Now, this line passes through the point $\left( c{{t}_{2}},\dfrac{c}{{{t}_{2}}} \right)$.
So, we get $c{{t}_{2}}t_{1}^{3}-\dfrac{c}{{{t}_{2}}}\times {{t}_{1}}+c-ct_{1}^{4}=0$.
$\Rightarrow ct_{2}^{2}t_{1}^{3}-c{{t}_{1}}+c{{t}_{2}}-c{{t}_{2}}t_{1}^{4}=0$.
$\Rightarrow t_{2}^{2}t_{1}^{3}-{{t}_{2}}t_{1}^{4}+{{t}_{2}}-{{t}_{1}}=0$.
$\Rightarrow {{t}_{2}}t_{1}^{3}\left( {{t}_{2}}-{{t}_{1}} \right)+1\left( {{t}_{2}}-{{t}_{1}} \right)=0$.
$\Rightarrow \left( {{t}_{2}}t_{1}^{3}+1 \right)\left( {{t}_{2}}-{{t}_{1}} \right)=0$.
$\Rightarrow {{t}_{2}}t_{1}^{3}+1=0$ or ${{t}_{2}}-{{t}_{1}}=0$.
We know that ${{t}_{2}}\ne {{t}_{1}}$, as the given points are distinct.
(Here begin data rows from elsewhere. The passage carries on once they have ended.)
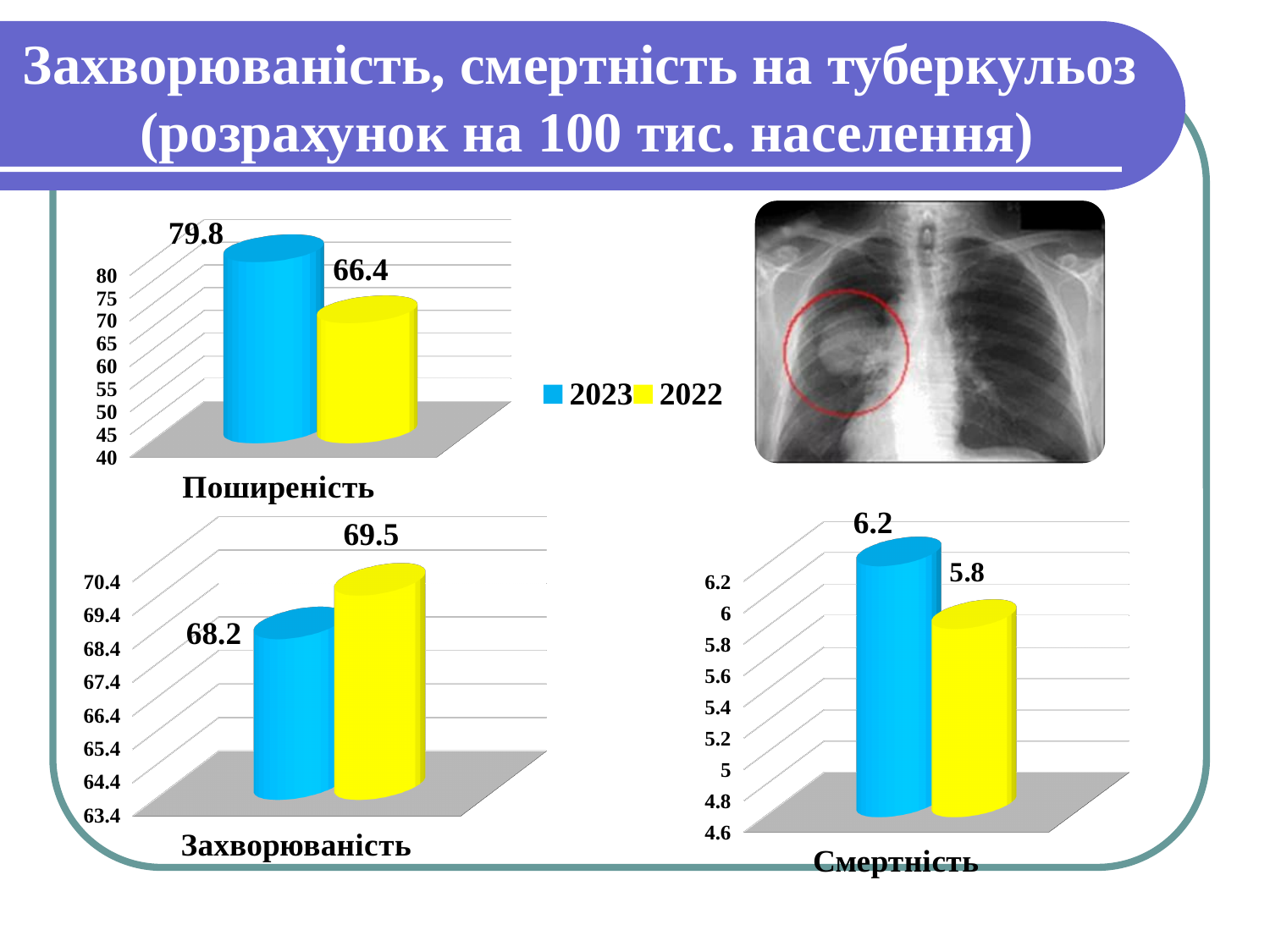
In the "Смертність" chart, which year has the lower value? 2022 What type of chart is the "Поширеність" chart? bar chart In the "Поширеність" chart, what is the value for 2023? 79.8 In the "Поширеність" chart, what is the difference between the 2023 and 2022 values? 13.4 In the "Поширеність" chart, what is the value for 2022? 66.4 Which colour represents 2023 in the legend? blue In the "Захворюваність" chart, which year has the higher value, 2023 or 2022? 2022 In the "Захворюваність" chart, what is the difference between the 2022 and 2023 values? 1.3 How many series does the legend list? 2 In the "Смертність" chart, is the value for 2022 greater or less than 6? less In the "Захворюваність" chart, what is the value for 2022? 69.5 In the "Смертність" chart, what is the value for 2023? 6.2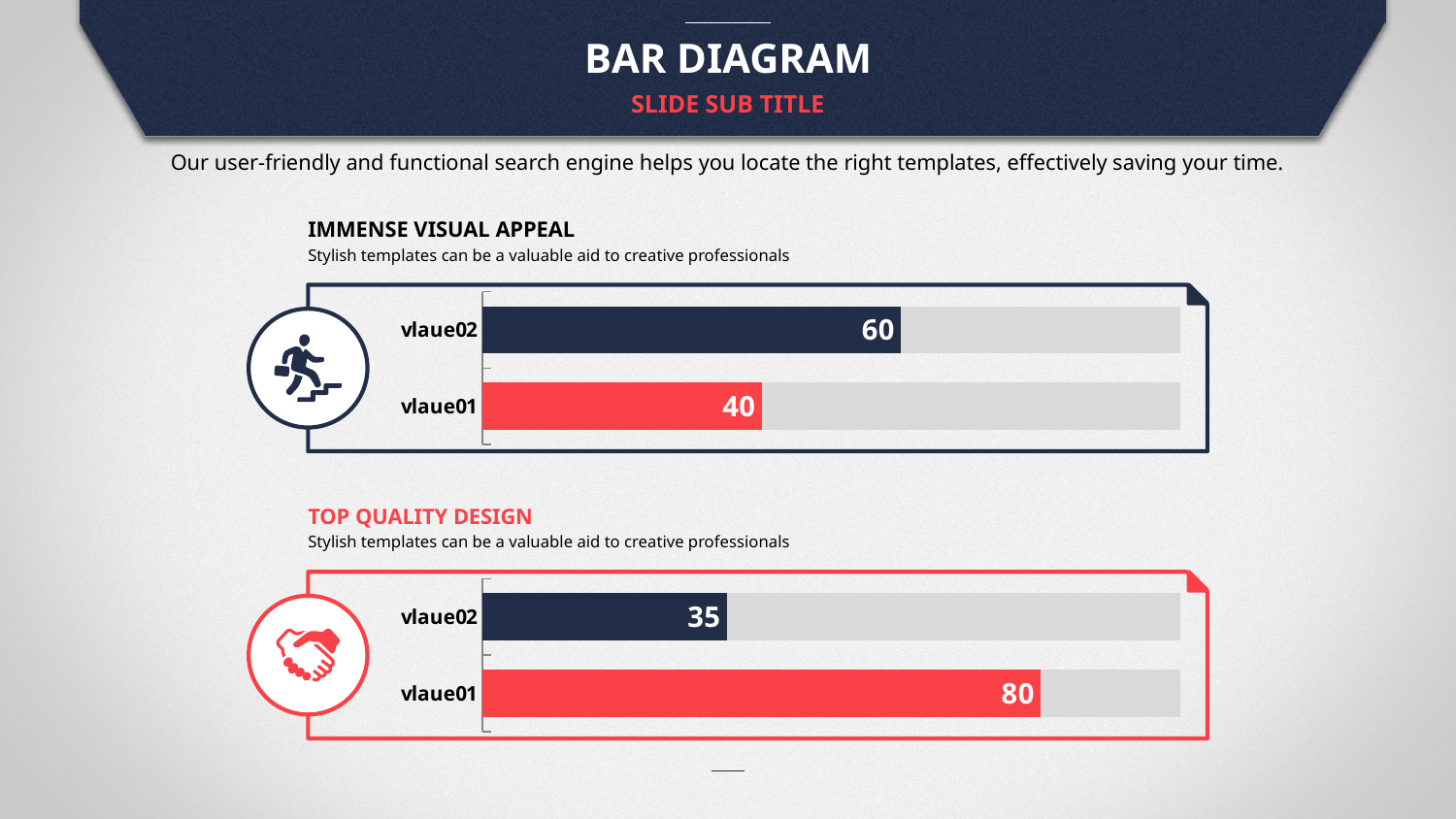
In the IMMENSE VISUAL APPEAL chart, what is the value for vlaue01? 40 In the IMMENSE VISUAL APPEAL chart, what is the difference between the values for vlaue02 and vlaue01? 20 In the IMMENSE VISUAL APPEAL chart, what colour is the bar for vlaue01? Red In the TOP QUALITY DESIGN chart, which category has the lowest value? vlaue02 What kind of chart is the TOP QUALITY DESIGN chart? Bar chart How many categories are shown in the IMMENSE VISUAL APPEAL chart? 2 In the IMMENSE VISUAL APPEAL chart, what is the value for vlaue02? 60 In the TOP QUALITY DESIGN chart, which is larger, the value for vlaue01 or vlaue02? vlaue01 In the TOP QUALITY DESIGN chart, what is the value for vlaue01? 80 In the IMMENSE VISUAL APPEAL chart, which category has the highest value? vlaue02 In the TOP QUALITY DESIGN chart, what is the value for vlaue02? 35 In the TOP QUALITY DESIGN chart, what is the difference between the values for vlaue01 and vlaue02? 45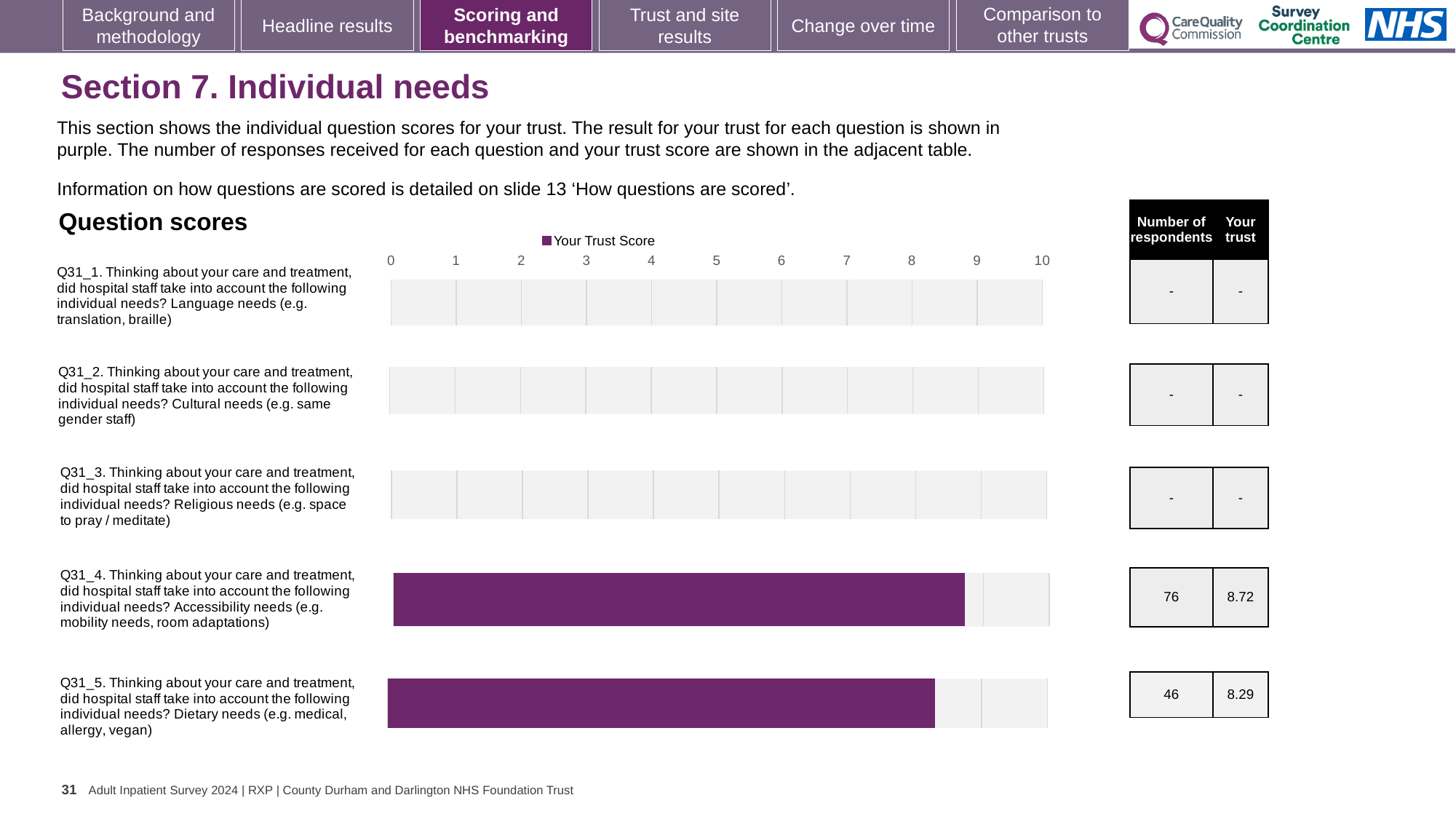
What is the trust score for Q31_4 (Accessibility needs)? 8.72 Which has the larger trust score, Q31_4 (Accessibility needs) or Q31_5 (Dietary needs)? Q31_4 (Accessibility needs) Which question has the highest plotted trust score? Q31_4 (Accessibility needs) What kind of chart is used to show the question scores? Bar chart How many respondents answered Q31_4 (Accessibility needs)? 76 What is the difference between the trust scores for Q31_4 and Q31_5? 0.43 Is the trust score for Q31_5 (Dietary needs) greater or less than 9? less How many questions are listed in the Question scores chart? 5 How many series does the chart legend list? 1 How many respondents answered Q31_5 (Dietary needs)? 46 Is the trust score for Q31_4 (Accessibility needs) greater or less than 8? greater What is the trust score for Q31_5 (Dietary needs)? 8.29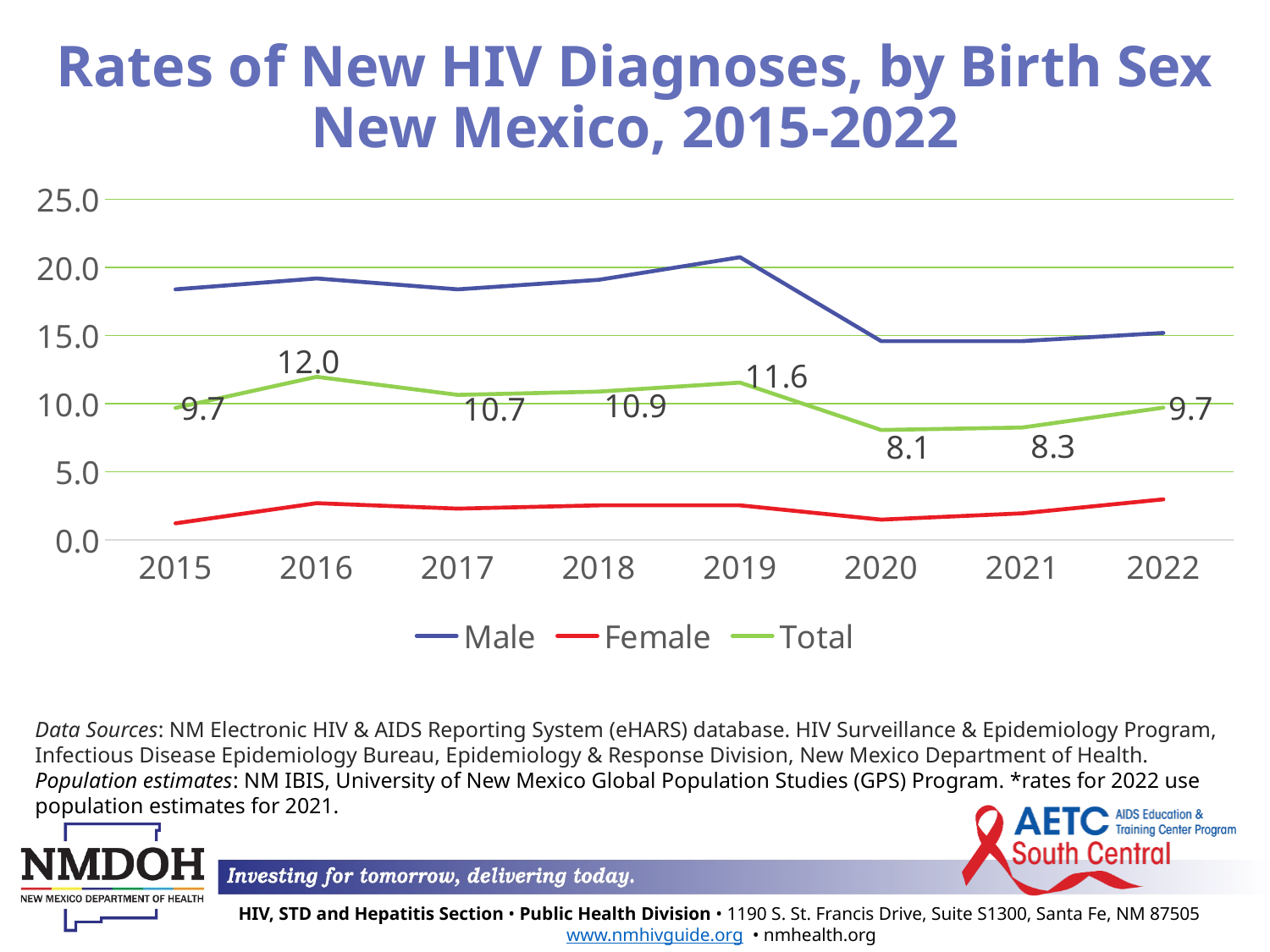
What is the Total rate of new HIV diagnoses in 2016? 12.0 Is the Male rate in 2019 greater or less than 20.0? greater How many years are plotted along the x axis? 8 In which year is the Total rate lowest? 2020 Which year has the larger Total rate, 2017 or 2018? 2018 In which year is the Total rate highest? 2016 What kind of chart is shown on the slide? Line chart What is the Total rate of new HIV diagnoses in 2020? 8.1 What is the difference between the Total rate in 2016 and the Total rate in 2020? 3.9 Does the Total rate rise or fall from 2019 to 2020? Fall Is the Female rate in 2016 greater or less than 5.0? less How many series does the legend list? 3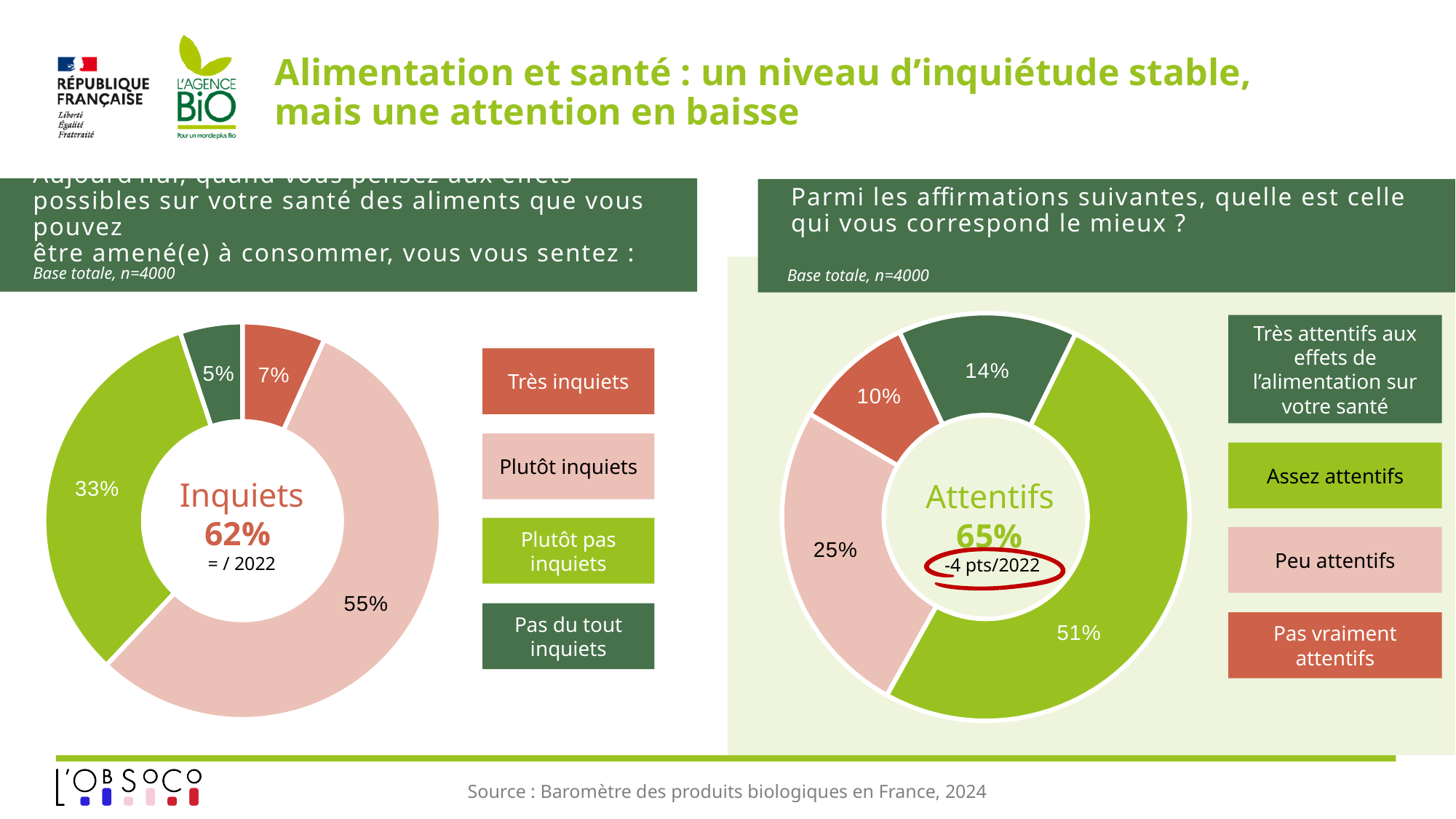
In the left donut chart (Inquiets), what is the difference in percentage points between 'Plutôt inquiets' and 'Plutôt pas inquiets'? 22 In the left donut chart (Inquiets), what total percentage is shown in the centre of the donut? 62% How many categories does the legend of the right donut chart (Attentifs) list? 4 In the left donut chart (Inquiets), what percentage of respondents are 'Plutôt inquiets'? 55% In the right donut chart (Attentifs), which is larger: 'Très attentifs aux effets de l'alimentation sur votre santé' or 'Peu attentifs'? Peu attentifs In the right donut chart (Attentifs), what change versus 2022 is indicated under the 65% figure? -4 pts/2022 In the left donut chart (Inquiets), which category has the smallest share? Pas du tout inquiets In the right donut chart (Attentifs), what percentage of respondents are 'Assez attentifs'? 51% In the right donut chart (Attentifs), what percentage of respondents are 'Pas vraiment attentifs'? 10% In the left donut chart (Inquiets), what percentage of respondents are 'Très inquiets'? 7% What type of chart is used on the left side of the slide (Inquiets)? Donut (pie) chart In the right donut chart (Attentifs), which category has the largest share? Assez attentifs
So, ${{t}_{2}}-{{t}_{1}}\ne 0$.
$\Rightarrow {{t}_{2}}t_{1}^{3}=-1$.
So, we have found the value of ${{t}_{2}}t_{1}^{3}$ as –1.

So, the correct answer is “Option C”.

Note: We can see that the given problem involves a heavy amount of calculations, so we need to perform every step carefully in order to avoid confusion and calculation mistakes. We should know that the two given points are not identical which is very important to remember while solving this problem. We should not randomly assume the values for ${{t}_{1}}$ and ${{t}_{2}}$ as this will not satisfy our requirements. Similarly, we can expect problems involving tangents.